The Globe Institute, Faculty of Health and Medical Sciences, University of Copenhagen, Copenhagen, Denmark.
Max Planck Tandem Group in Computational Biology, Department of Biological Sciences, Universidad de los Andes, Bogota, Colombia.
PLoS Comput Biol. 2023 Aug 28;19(8):e1011422. doi: 10.1371/journal.pcbi.1011422. eCollection 2023 Aug.
The study of viral communities has revealed the enormous diversity and impact these biological entities have on various ecosystems. These observations have sparked widespread interest in developing computational strategies that support the comprehensive characterisation of viral communities based on sequencing data. Here we introduce VIRify, a new computational pipeline designed to provide a user-friendly and accurate functional and taxonomic characterisation of viral communities. VIRify identifies viral contigs and prophages from metagenomic assemblies and annotates them using a collection of viral profile hidden Markov models (HMMs). These include our manually-curated profile HMMs, which serve as specific taxonomic markers for a wide range of prokaryotic and eukaryotic viral taxa and are thus used to reliably classify viral contigs. We tested VIRify on assemblies from two microbial mock communities, a large metagenomics study, and a collection of publicly available viral genomic sequences from the human gut. The results showed that VIRify could identify sequences from both prokaryotic and eukaryotic viruses, and provided taxonomic classifications from the genus to the family rank with an average accuracy of 86.6%. In addition, VIRify allowed the detection and taxonomic classification of a range of prokaryotic and eukaryotic viruses present in 243 marine metagenomic assemblies.
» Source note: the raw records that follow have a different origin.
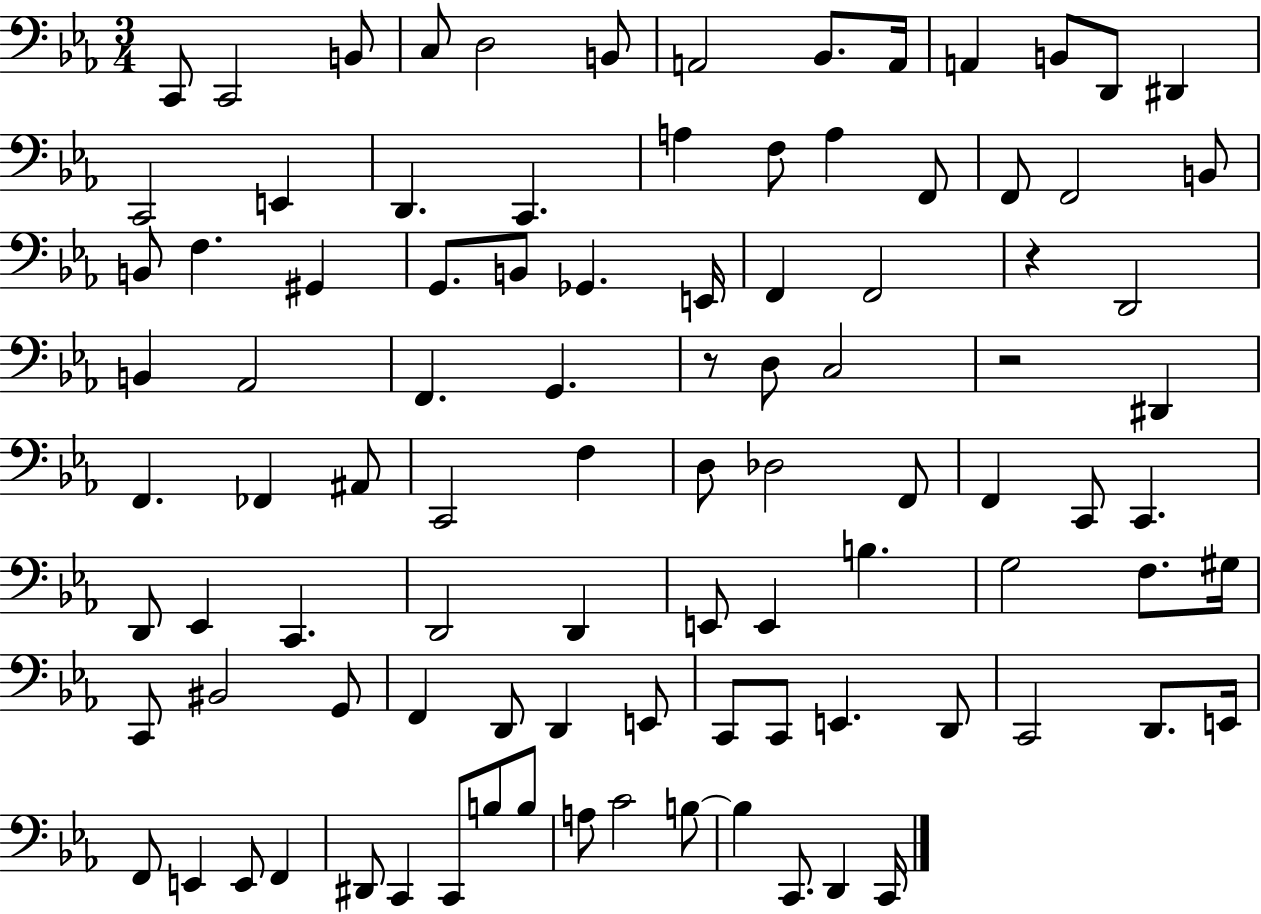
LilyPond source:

{
  \clef bass
  \numericTimeSignature
  \time 3/4
  \key ees \major
  c,8 c,2 b,8 | c8 d2 b,8 | a,2 bes,8. a,16 | a,4 b,8 d,8 dis,4 | \break c,2 e,4 | d,4. c,4. | a4 f8 a4 f,8 | f,8 f,2 b,8 | \break b,8 f4. gis,4 | g,8. b,8 ges,4. e,16 | f,4 f,2 | r4 d,2 | \break b,4 aes,2 | f,4. g,4. | r8 d8 c2 | r2 dis,4 | \break f,4. fes,4 ais,8 | c,2 f4 | d8 des2 f,8 | f,4 c,8 c,4. | \break d,8 ees,4 c,4. | d,2 d,4 | e,8 e,4 b4. | g2 f8. gis16 | \break c,8 bis,2 g,8 | f,4 d,8 d,4 e,8 | c,8 c,8 e,4. d,8 | c,2 d,8. e,16 | \break f,8 e,4 e,8 f,4 | dis,8 c,4 c,8 b8 b8 | a8 c'2 b8~~ | b4 c,8. d,4 c,16 | \break \bar "|."
}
Finally, the use of VIRify led to a large expansion in the number of taxonomically classified human gut viral sequences and the improvement of outdated and shallow taxonomic classifications. Overall, we demonstrate that VIRify is a novel and powerful resource that offers an enhanced capability to detect a broad range of viral contigs and taxonomically classify them.
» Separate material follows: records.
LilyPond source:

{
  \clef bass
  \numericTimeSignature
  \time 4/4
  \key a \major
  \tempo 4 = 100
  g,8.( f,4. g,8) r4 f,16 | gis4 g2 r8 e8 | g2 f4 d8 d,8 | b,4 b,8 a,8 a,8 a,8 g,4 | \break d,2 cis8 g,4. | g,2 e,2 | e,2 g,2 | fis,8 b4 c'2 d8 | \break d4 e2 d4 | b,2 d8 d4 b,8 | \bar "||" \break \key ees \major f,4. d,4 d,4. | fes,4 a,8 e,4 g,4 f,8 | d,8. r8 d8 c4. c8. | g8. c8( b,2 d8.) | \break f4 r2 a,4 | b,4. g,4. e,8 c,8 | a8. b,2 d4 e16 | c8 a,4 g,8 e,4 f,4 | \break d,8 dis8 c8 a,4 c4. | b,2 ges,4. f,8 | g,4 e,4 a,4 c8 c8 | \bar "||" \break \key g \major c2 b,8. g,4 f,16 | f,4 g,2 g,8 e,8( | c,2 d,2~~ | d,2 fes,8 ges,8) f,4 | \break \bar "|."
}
病毒群落的研究揭示了这些生物实体在各种生态系统中所具有的巨大多样性和影响力。这些观察结果引发了人们广泛的兴趣,促使开发出基于测序数据支持全面描述病毒群落的计算策略。在这里,我们介绍了 VIRify,这是一种新的计算管道,旨在为病毒群落提供用户友好且准确的功能和分类特征描述。VIRify 从宏基因组组装中识别病毒 contigs 和原噬菌体,并使用一系列病毒特征隐马尔可夫模型 (HMM) 对其进行注释。这些包括我们手动 curated 的特征 HMM,它们是广泛的原核和真核病毒分类群的特定分类标记,因此可用于可靠地对病毒 contigs 进行分类。我们在两个微生物模拟群落的组装体、一个大型宏基因组研究以及人类肠道中公开可用的病毒基因组序列集合上测试了 VIRify。结果表明,VIRify 可以识别出原核和真核病毒的序列,并提供从属到科的分类学分类,平均准确率为 86.6%。此外,VIRify 还可以检测和分类 243 个海洋宏基因组组装体中存在的一系列原核和真核病毒。最后,使用 VIRify 导致分类学上分类的人类肠道病毒序列数量大幅增加,并改进了过时和浅层的分类学分类。总体而言,我们证明 VIRify 是一种新颖而强大的资源,提供了增强的检测广泛的病毒 contigs 并对其进行分类学分类的能力。